===== RAW DATA =====
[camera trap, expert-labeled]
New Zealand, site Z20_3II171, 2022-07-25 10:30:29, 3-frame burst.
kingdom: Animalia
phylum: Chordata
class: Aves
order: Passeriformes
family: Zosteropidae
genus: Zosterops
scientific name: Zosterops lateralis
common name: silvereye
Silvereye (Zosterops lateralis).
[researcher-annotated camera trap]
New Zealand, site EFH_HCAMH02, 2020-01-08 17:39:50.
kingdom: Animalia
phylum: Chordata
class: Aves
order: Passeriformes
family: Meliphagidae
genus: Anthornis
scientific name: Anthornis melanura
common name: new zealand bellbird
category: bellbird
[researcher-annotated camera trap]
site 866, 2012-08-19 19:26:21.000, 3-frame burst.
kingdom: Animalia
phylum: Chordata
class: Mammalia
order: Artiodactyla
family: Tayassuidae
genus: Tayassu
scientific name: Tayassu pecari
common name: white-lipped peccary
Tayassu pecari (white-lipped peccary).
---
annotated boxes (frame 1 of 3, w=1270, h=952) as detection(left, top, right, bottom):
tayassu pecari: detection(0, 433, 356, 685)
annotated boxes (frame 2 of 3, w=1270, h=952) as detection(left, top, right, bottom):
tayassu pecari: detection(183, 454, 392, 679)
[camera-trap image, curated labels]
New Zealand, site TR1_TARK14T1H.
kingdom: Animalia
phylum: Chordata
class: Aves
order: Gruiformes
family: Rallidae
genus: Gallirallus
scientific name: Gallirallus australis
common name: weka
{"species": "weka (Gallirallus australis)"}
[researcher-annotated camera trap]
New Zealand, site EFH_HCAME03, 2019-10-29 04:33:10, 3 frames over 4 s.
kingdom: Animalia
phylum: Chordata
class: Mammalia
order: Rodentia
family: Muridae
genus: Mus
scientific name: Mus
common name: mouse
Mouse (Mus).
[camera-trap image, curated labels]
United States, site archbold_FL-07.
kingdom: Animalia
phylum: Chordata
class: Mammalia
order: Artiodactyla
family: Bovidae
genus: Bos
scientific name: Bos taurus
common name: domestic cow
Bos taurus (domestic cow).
=====
* _INSTRUCTIONS TO FOLLOW_
Restate all entries above verbatim.

* _RESULT_
[camera trap, expert-labeled]
New Zealand, site Z20_3II171, 2022-07-25 10:30:29, 3-frame burst.
kingdom: Animalia
phylum: Chordata
class: Aves
order: Passeriformes
family: Zosteropidae
genus: Zosterops
scientific name: Zosterops lateralis
common name: silvereye
Silvereye (Zosterops lateralis).
[researcher-annotated camera trap]
New Zealand, site EFH_HCAMH02, 2020-01-08 17:39:50.
kingdom: Animalia
phylum: Chordata
class: Aves
order: Passeriformes
family: Meliphagidae
genus: Anthornis
scientific name: Anthornis melanura
common name: new zealand bellbird
category: bellbird
[researcher-annotated camera trap]
site 866, 2012-08-19 19:26:21.000, 3-frame burst.
kingdom: Animalia
phylum: Chordata
class: Mammalia
order: Artiodactyla
family: Tayassuidae
genus: Tayassu
scientific name: Tayassu pecari
common name: white-lipped peccary
Tayassu pecari (white-lipped peccary).
---
annotated boxes (frame 1 of 3, w=1270, h=952) as detection(left, top, right, bottom):
tayassu pecari: detection(0, 433, 356, 685)
annotated boxes (frame 2 of 3, w=1270, h=952) as detection(left, top, right, bottom):
tayassu pecari: detection(183, 454, 392, 679)
[camera-trap image, curated labels]
New Zealand, site TR1_TARK14T1H.
kingdom: Animalia
phylum: Chordata
class: Aves
order: Gruiformes
family: Rallidae
genus: Gallirallus
scientific name: Gallirallus australis
common name: weka
{"species": "weka (Gallirallus australis)"}
[researcher-annotated camera trap]
New Zealand, site EFH_HCAME03, 2019-10-29 04:33:10, 3 frames over 4 s.
kingdom: Animalia
phylum: Chordata
class: Mammalia
order: Rodentia
family: Muridae
genus: Mus
scientific name: Mus
common name: mouse
Mouse (Mus).
[camera-trap image, curated labels]
United States, site archbold_FL-07.
kingdom: Animalia
phylum: Chordata
class: Mammalia
order: Artiodactyla
family: Bovidae
genus: Bos
scientific name: Bos taurus
common name: domestic cow
Bos taurus (domestic cow).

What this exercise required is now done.